The results from Slate's Google Trends contest.

Dubious and far-fetched ideas.
Feb. 18 2010 5:06 PM

Hot Stuff

The results from Slate's Google Trends contest.

Last month, we invited readers to take the Google Trends challenge: write a deadpan, Associated Press-style news item using as many Google "hot trends" as possible from the hour of their choice. The most popular search terms from the competitive time period included some easy-to-include headline events—the earthquake in Haiti, Apple's iPad announcement, Barack Obama's first State of the Union. Other briefly hot trends, though, presented more of a challenge: rhotacism ("several phenomena related to the usage of the consonant r," says Wikipedia), which surfaced because of a Who Wants To Be a Millionaire question; Hawaii's Aqua Aloha Surf and Spa; naked photographs of Jersey Shore's Jenni "J-WOWW" Farley, rumored to be shopped around to gossip mags.

Some of you managed to combine these disparate elements elegantly. Others did not. We'll start with those.

Granted, it wasn't easy to make a cohesive story line out of amaryllis flowers, the death of 6-year-old Rihanna fan Jasmina Anema, and offensive lineman Shon Coleman's decision to sign with Auburn instead of Alabama. But anyone who artlessly attempted to work in "Challenger explosion"—a trend from Feb. 4, the anniversary of the disaster—as a simile or metaphor was automatically disqualified: "This hit me like the space shuttle Challenger explosion." "This will be as huge as the Challenger explosion." "He went off like the Challenger explosion." "This is the worst thing that's happened to me since the Challenger explosion." Bad form.

Perhaps the easiest way besides naked pictures—I'm looking at you, Jenny Farley and Greg Oden—for a celebrity to make her name burn up Google Trends is to die. J.D. Salinger and Howard Zinn both passed away during our contest. Some submissions handled these passings quite well; others chose to simply put words in the mouths of these late, great men. This entry was off to a good start—until Zinn showed up looking surprisingly animated:

The annual State of the Union address, President Obama's first, led to a creative GOP response this Wednesday evening. The governor of Virginia, Bob McDonnell, focused his talk on the newly-released iPad as a metaphor, alternately for Mr. Obama's new economic plan and his wife, Maureen McDonnell. "It's expensive, unrealistic, and comes with a lot of hidden defects," he told the small crowd, which included his five children and Howard Zinn. After the speech, Mr. Zinn railed fiercely against the governor's policy goals. But he reluctantly admitted that they had some common ground: "the new iPad *is* a disappointment."

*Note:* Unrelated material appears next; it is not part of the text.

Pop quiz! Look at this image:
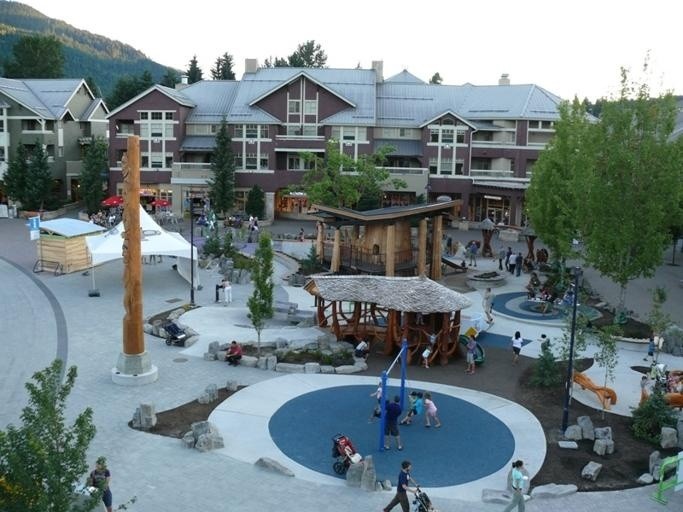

Other entries, however, spun surprisingly realistic tales. This well-crafted entry from Andrew, which included 15 of the hour's 20 trends, is framed as an obituary for Salinger, taking advantage of the fact that so many of the day's trends focused on the Catcher in the Rye author's work and life:

Author J.D. Salinger died on Thursday at 91 in his home in Cornish, NH. His book "Catcher in the Rye," and stories such as "A Perfect Day for Bananfish," "Franny and Zooey," and "Raise High the Roof Beam Carpenters," have already been the subject of an intense bidding war for film rights with Miramax taking the lead and an open casting call for the part of Holden Caulfied scheduled for this spring. Margaret Salinger has not ruled out the possibility of sullying her father's legacy by making his beloved and sacrosanct fiction into major motion pictures. One of Salinger's quotes, "It was a very stupid thing to do, I'll admit, but I hardly didn't even know I was doing it," represented Ms. Salinger's equivocation over the future of her late father's work. Salinger's former lover, Joyce Maynard has vehemently opposed any filmic representation.

Miramax is also in talks with the family of the late Howard Zinn to create a left-leaning documentary based on his last book to be posthumously published under the name "Wall Street 2," the book is an examination of the financial crisis from a dialectical materialistic standpoint. In the book, Dr. Zinn is expected to be especially critical of Fed chairman Ben Bernanke whose reconfirmation vote he opposed. Zinn, who died after an accident in one of the Toyota models affected by the recent recall, was eulogized by consumer advocate Ralph Nader who called Toyotas, "Unsafe at any speed."